His primary areas of investigation include Genetics, Molecular biology, Cell biology, Proteomics and Histone methyltransferase. Michael P. Washburn interconnects G2-M DNA damage checkpoint, Cyclin A2, Histone acetyltransferase, Cyclin A and Cyclin D in the investigation of issues within Molecular biology. The various areas that Michael P. Washburn examines in his Cell biology study include Ubiquitin, Spindle pole body, Saccharomyces cerevisiae and Cell growth.
His work deals with themes such as Proteome, Bottom-up proteomics, Computational biology and Functional genomics, which intersect with Proteomics. His studies deal with areas such as Mass spectrometry and Shotgun proteomics as well as Computational biology. His work focuses on many connections between Histone methyltransferase and other disciplines, such as Histone H2A, that overlap with his field of interest in Histone octamer.
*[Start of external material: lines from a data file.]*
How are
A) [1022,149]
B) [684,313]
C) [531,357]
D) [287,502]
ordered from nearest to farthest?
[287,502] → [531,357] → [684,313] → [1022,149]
The scientist’s investigation covers issues in Cell biology, Genetics, Computational biology, Histone and Proteomics. His research integrates issues of Protein subunit, Ubiquitin ligase, Transcription factor, Molecular biology and Transcription in his study of Cell biology. His Molecular biology research is multidisciplinary, incorporating perspectives in Histone acetyltransferase, RNA polymerase II, Signal transduction and Histone H2A.
His Computational biology study combines topics in areas such as Protein–protein interaction, Quantitative proteomics, HEK 293 cells, Interactome and Acetyltransferase. His studies in Histone integrate themes in fields like Chromatin, Regulation of gene expression and Acetylation. His Proteomics research incorporates themes from Proteome, Bioinformatics and Mass spectrometry.
His main research concerns Cell biology, Computational biology, Histone, Chromatin and Proteomics. His research in Cell biology intersects with topics in Ubiquitin ligase and Transformation. The Computational biology study combines topics in areas such as Acetyltransferase, Proteome, Interaction network and Protein–protein interaction.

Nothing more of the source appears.